Prédiction de la revictimisation et de la récidive en violence conjugale
Selon Ouellet et al. (2017), dans les cas de violence domestique, l’étude individuelle d’un incident, hors de son contexte, présente de sérieuses limites, car "cette stratégie analytique minimise la nature cyclique et répétitive de ce type de violence. Contrairement à d’autres victimisations criminelles", le risque de revictimisation est significativement plus élevé lorsque la violence se produit dans la sphère domestique (p. 312).

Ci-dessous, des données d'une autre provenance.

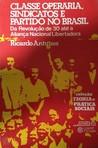 Classe operária, sindicatos e partido no Brasil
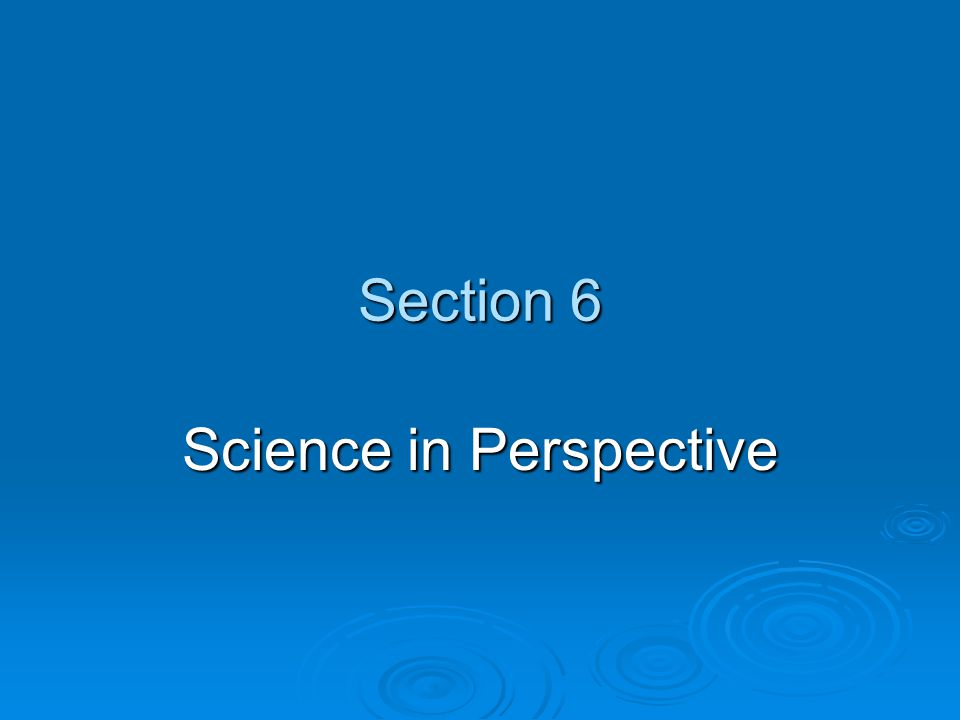 Section 6 Science in Perspective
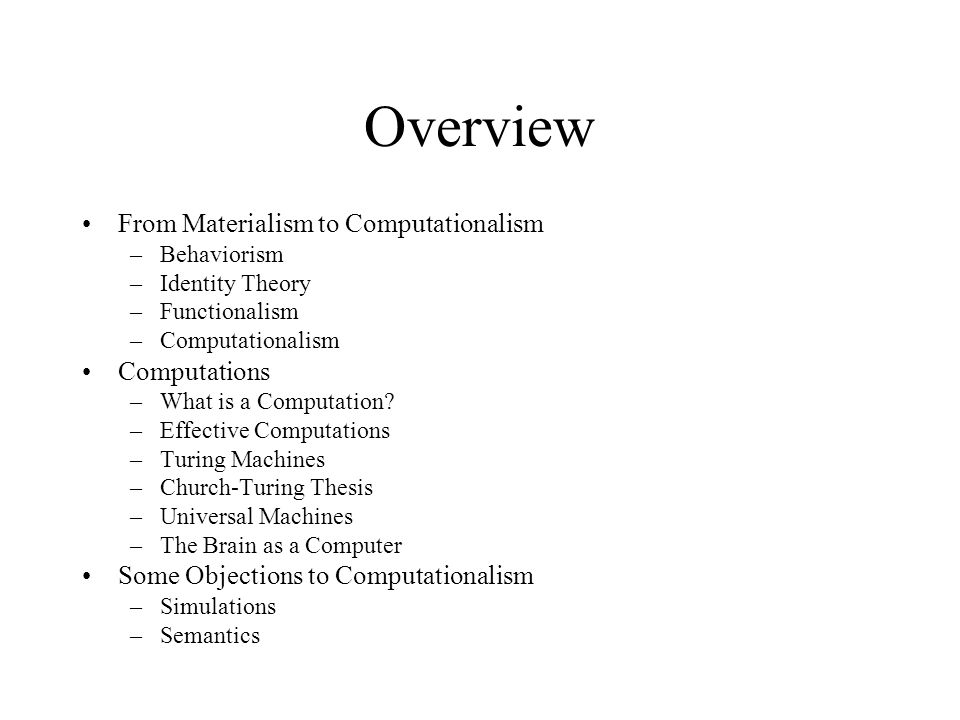 Overview From Materialism to Computationalism –Behaviorism –Identity Theory –Functionalism –Computationalism Computations –What is a Computation.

Selon Ouellet et al. (2017), "la perspective féministe définit la violence conjugale comme l’abus de pouvoir par un conjoint ou un ex-conjoint masculin, entraînant une perte de dignité, de contrôle et de sécurité ainsi qu’un sentiment d’impuissance vécue par la femme qui en est la victime directe" (p. 312).
Les théories féministes sur la violence conjugale suggèrent que la domination masculine sur les femmes contribue à sa prévalence plus élevée (Ouellet et al., 2017, p. 313). Les femmes déclarent être plus fréquemment victimes de « terrorisme intime » (Ouellet et al., 2017, p. 313).

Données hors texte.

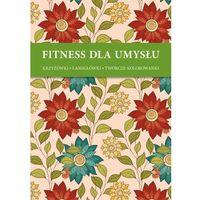 Fitnes dla umysłu - Ornamenty Kwiaty + zakładka do książki GRATIS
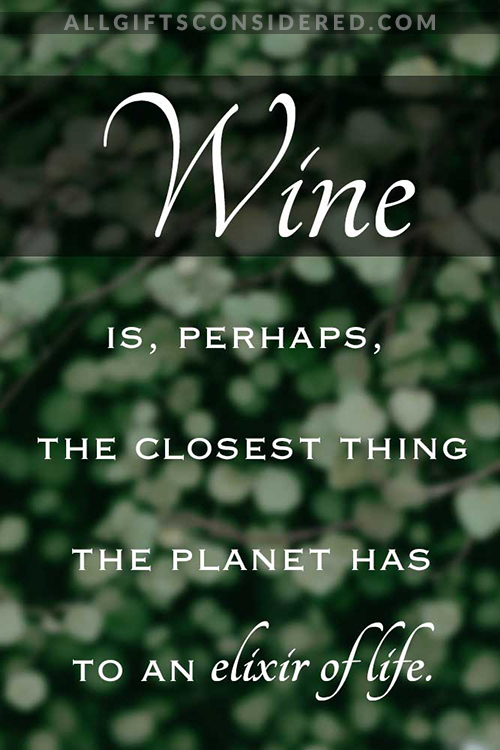 Classiest Wine Quotes of All Time- Elixir of Life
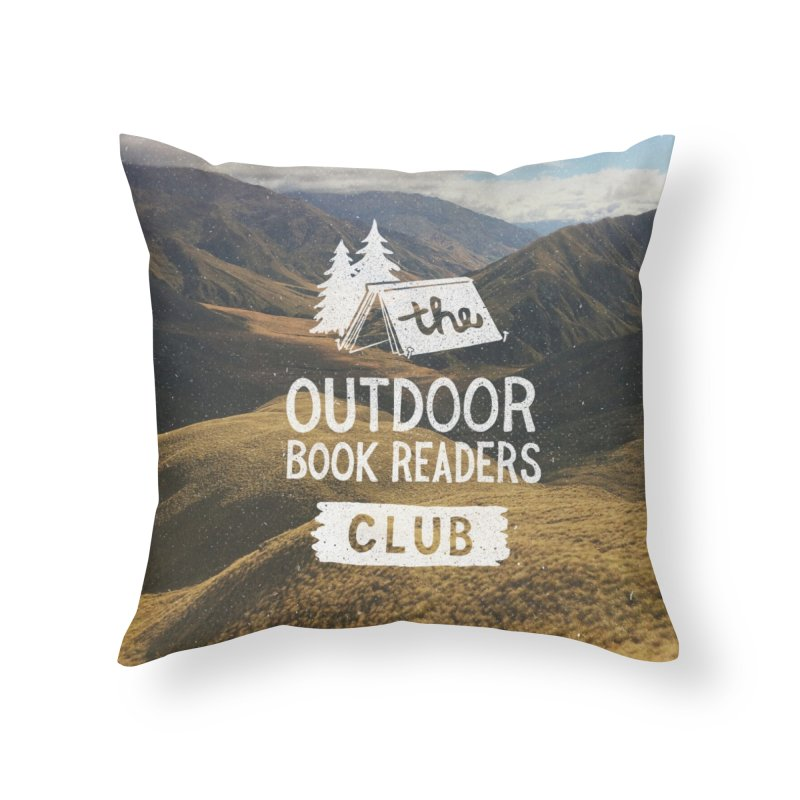 The Outdoor Book Readers Club Home Throw Pillow by cabinsupplyco's Artist Shop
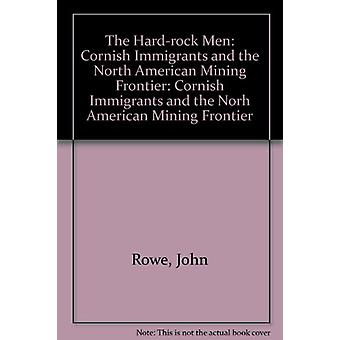 The Hard-rock Men - Cornish Immigrants and the North American Mining F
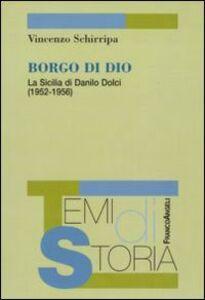 Libro Borgo di Dio. La Sicilia di Danilo Dolci (1952-1956) Vincenzo Schirripa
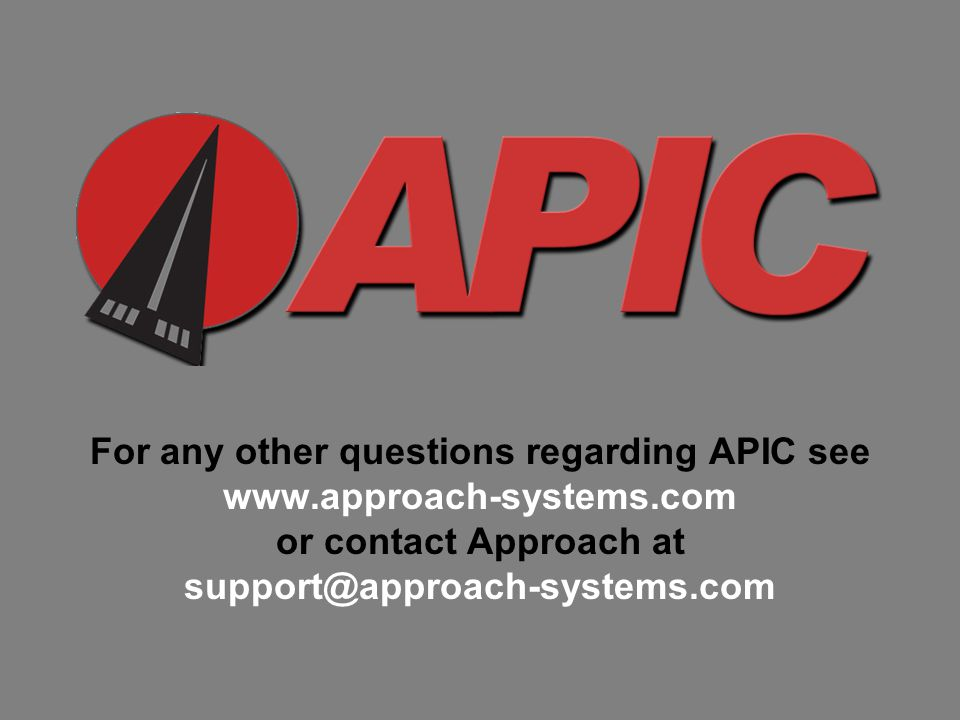 For any other questions regarding APIC see www.approach-systems.com or contact Approach at support@approach-systems.com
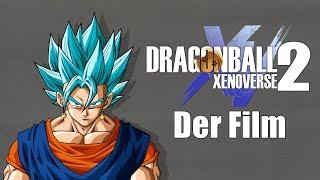 DragonBall Xenoverse 2 -Der Film- (Cutscenes Only!) [Deutsch/1080p/60fps]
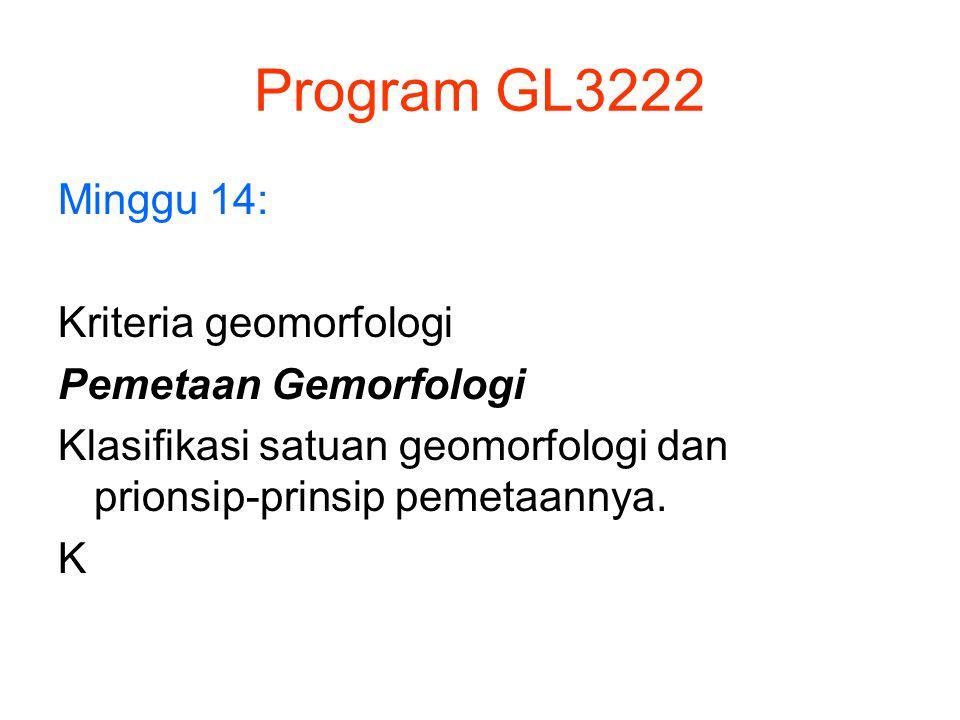 Program GL3222 Minggu 14: Kriteria geomorfologi Pemetaan Gemorfologi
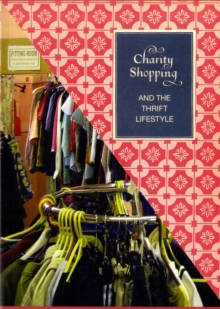 Charity Shopping : The Thrift Lifestyle, Paperback Book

En revanche, selon Ouellet et al. (2017), "la perspective de la violence familiale appréhende la violence conjugale comme une dynamique conflictuelle ancrée dans les contraintes de la vie quotidienne de la famille, susceptible ou non de dégénérer en violence. La violence conjugale est définie comme une tactique légitime utilisée par l’un des partenaires, masculin ou féminin, pour résoudre les conflits interpersonnels, intrafamiliaux et généraux. La violence est définie comme un acte commis dans l’intention première de causer de la douleur ou un préjudice physique à autrui. "Cette perspective soutient que la violence conjugale est bidirectionnelle et mutuelle," et qu'elle est perpétrée avec la meme frequence par les hommes et les femmes” (Ouellet et al., 2017 pg. 314).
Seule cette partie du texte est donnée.